A, “Shhhhhhhhhhhhhh,” came from the rear of the room.
Neither of them, trying hard to keep their snickering quiet, had to look to know that it came from the head librarian Mrs. Williams.
George leaned toward Jimmy, “He always reads,” he whispered. “Betcha a dollar he walks out with at least three books with no pictures in ‘em,” he added with a quick chuckle.
He leaned back, lowered his head and delved back into the superhero tale he was previously engrossed in.
Ten minutes later Mike walked by his two, seated pals carrying three books under his arm. George, out of the corner of his eye, noticed.
“See, I told ya,” he laughingly blurted out.
Mike turned his head and looked back as he continued walking.
Another, much stronger, “Shhhhhhhhhhhhhhh.”
The two tossed their books onto the table and stood up. Mike was at Mrs. Williams’ desk signing out the books.
The walk home could have included three different ways, each leading to one of the three boy’s homes first. Where two routes included using the sidewalk, Mike’s route was through a thick patch of high grass and dense, vine-laden trees. With the spring forward time change, the daylight was longer and the three chose to go the dirt path route. Something they would never do had it been the weaning hours of impending darkness.

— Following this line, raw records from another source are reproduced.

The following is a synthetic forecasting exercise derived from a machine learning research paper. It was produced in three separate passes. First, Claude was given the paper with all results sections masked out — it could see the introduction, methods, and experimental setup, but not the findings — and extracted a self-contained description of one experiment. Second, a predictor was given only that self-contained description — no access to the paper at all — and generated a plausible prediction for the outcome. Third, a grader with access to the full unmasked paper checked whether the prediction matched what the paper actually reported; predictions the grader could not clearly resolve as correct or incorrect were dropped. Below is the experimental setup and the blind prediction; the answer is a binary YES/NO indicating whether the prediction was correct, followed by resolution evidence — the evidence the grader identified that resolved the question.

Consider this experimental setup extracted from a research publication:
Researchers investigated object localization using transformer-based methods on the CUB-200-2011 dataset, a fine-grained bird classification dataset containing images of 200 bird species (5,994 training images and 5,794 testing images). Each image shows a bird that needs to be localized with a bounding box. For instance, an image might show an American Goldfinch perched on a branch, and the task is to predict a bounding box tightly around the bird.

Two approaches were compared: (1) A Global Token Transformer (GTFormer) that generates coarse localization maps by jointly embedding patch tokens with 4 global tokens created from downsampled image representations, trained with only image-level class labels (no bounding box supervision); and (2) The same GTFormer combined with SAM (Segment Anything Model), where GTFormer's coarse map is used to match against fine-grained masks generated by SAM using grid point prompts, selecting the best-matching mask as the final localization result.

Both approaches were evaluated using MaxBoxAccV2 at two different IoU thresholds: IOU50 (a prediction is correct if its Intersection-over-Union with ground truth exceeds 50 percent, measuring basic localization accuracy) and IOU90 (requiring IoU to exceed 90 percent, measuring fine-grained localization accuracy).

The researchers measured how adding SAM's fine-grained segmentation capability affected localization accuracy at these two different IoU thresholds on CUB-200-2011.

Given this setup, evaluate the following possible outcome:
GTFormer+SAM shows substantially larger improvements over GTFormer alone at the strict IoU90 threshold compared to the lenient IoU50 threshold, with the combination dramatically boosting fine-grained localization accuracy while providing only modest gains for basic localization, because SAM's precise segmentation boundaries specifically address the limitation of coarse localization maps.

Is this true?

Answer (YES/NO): NO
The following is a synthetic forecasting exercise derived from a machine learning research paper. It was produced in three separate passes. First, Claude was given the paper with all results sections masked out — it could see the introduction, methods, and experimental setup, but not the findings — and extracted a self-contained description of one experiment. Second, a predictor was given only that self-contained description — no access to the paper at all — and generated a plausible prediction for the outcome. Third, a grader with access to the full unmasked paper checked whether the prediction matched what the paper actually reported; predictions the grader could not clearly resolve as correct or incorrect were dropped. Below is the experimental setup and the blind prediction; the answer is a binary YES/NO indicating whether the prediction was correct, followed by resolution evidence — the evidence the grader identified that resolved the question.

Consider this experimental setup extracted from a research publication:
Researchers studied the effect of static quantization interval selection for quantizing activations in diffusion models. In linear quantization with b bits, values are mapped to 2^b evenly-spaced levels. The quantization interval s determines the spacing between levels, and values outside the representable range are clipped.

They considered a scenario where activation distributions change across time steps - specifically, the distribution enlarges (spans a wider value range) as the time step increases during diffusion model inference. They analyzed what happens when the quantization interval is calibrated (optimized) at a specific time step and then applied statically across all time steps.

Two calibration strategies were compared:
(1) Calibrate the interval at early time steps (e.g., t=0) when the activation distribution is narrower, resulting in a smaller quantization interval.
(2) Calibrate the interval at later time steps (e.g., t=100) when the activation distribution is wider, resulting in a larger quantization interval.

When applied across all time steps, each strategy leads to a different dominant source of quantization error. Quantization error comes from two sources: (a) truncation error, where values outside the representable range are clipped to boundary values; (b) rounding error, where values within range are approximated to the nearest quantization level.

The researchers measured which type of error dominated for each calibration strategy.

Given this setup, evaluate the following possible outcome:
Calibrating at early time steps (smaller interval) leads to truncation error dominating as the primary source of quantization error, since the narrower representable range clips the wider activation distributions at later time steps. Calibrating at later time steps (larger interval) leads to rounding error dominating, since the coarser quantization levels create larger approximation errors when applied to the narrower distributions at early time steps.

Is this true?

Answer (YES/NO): YES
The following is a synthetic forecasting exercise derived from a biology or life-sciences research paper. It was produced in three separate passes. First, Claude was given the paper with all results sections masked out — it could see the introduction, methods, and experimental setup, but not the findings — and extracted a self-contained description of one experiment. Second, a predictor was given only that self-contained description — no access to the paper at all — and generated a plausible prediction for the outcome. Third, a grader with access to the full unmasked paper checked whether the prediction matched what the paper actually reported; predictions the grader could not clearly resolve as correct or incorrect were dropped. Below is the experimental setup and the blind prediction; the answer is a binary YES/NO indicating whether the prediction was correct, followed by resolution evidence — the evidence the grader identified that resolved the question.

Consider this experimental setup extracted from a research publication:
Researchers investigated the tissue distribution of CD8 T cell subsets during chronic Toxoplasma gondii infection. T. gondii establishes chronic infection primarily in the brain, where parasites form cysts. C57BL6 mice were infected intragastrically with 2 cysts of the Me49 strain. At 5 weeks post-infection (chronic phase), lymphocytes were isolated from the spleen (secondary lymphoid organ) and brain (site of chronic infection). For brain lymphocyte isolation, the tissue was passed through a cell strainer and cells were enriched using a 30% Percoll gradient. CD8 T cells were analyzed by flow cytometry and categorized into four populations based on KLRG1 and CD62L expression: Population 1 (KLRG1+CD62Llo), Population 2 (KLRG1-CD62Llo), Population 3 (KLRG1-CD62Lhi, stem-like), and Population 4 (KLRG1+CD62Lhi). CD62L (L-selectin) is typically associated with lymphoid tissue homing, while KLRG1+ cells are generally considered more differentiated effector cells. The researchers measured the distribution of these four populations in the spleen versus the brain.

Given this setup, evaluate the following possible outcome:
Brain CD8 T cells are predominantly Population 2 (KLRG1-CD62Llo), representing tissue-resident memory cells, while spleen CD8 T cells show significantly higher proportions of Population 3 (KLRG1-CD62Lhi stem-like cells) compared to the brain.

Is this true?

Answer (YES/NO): NO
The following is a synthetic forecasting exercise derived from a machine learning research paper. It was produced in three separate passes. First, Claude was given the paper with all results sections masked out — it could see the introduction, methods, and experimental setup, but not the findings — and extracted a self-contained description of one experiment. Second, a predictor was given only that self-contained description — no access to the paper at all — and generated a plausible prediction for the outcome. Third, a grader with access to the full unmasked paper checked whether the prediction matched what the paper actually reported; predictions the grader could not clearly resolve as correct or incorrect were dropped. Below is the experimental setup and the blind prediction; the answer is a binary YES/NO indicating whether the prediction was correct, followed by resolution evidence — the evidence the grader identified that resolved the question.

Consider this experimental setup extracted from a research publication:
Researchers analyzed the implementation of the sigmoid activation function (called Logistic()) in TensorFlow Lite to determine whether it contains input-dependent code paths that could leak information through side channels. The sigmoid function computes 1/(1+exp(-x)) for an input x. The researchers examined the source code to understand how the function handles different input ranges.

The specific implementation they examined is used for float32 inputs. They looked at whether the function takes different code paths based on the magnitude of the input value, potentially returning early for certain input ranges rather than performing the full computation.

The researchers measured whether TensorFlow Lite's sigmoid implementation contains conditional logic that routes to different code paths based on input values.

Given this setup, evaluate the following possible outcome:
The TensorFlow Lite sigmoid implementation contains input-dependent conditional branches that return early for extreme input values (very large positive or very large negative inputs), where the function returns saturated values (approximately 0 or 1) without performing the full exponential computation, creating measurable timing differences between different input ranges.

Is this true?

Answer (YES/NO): YES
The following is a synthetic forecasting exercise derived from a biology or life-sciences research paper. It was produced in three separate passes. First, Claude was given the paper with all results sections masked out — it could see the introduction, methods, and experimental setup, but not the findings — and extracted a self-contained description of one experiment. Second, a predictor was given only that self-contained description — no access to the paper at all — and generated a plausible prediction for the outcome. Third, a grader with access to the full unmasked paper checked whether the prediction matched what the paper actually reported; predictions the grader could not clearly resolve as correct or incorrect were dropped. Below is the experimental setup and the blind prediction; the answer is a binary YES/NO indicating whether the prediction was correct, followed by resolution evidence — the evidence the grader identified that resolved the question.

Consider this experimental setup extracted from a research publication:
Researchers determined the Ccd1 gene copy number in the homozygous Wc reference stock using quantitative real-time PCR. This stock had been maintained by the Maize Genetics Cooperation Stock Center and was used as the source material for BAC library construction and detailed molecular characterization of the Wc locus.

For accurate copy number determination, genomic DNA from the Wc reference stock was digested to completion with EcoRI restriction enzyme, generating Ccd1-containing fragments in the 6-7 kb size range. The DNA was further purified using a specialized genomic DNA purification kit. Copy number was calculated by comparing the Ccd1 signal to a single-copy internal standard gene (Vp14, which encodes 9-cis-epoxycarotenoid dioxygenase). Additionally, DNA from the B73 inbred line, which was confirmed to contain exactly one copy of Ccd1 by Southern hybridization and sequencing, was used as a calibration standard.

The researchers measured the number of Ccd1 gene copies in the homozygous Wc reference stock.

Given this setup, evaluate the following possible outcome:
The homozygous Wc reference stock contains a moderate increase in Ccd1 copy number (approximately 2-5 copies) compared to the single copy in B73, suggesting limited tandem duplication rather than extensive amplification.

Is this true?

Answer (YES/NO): NO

“Why do you read so much?” Jimmy brushed his long blond bangs back and asked Mike inquisitively, following him, leading the way through the winter dead and spring life intertwining growth.
George, following the other two’s footsteps, brought up the rear and was wondering if they were on the same path it took them all of last summer to create.
“I like to read. It takes me places. Gets me away,” Mike answered. “I just sit on my bed and let the words take me away. It’s better than listening to my dad yell…or having to go do chores, or get him a beer, or…” he was quiet for a moment before continuing on. “And besides, books are free.”
Jimmy quickly pondered the ills of being poor, came to an understanding moment and felt for his friend. And, he was glad to have not seen any fresh bruises on his friend today too.
“So what books did ya get this time?” George asked, breaking Jimmy’s sudden grim realization.
Mike, still working his way over a rotted log and through a cluster of vines, answered.
“One’s about aliens traveling from planet to planet, sort of like if we was to travel to Paris or London. They’re tourists.” He moved a vine to the side and stepped over and past it. “Then there’s this one about a dog that gets lost at the grocery store parking lot when the car window is accidentally left open and he jumps out and wanders off. He has to find his way home. I already read a little piece of it out before I signed it out. This little old woman lets him into her house and cooks him sizzling bacon and scrambled eggs.” His mouth watered and he swallowed. He didn’t notice George and Jimmy swallowing too. “And, there’s one about scary Easter tales.”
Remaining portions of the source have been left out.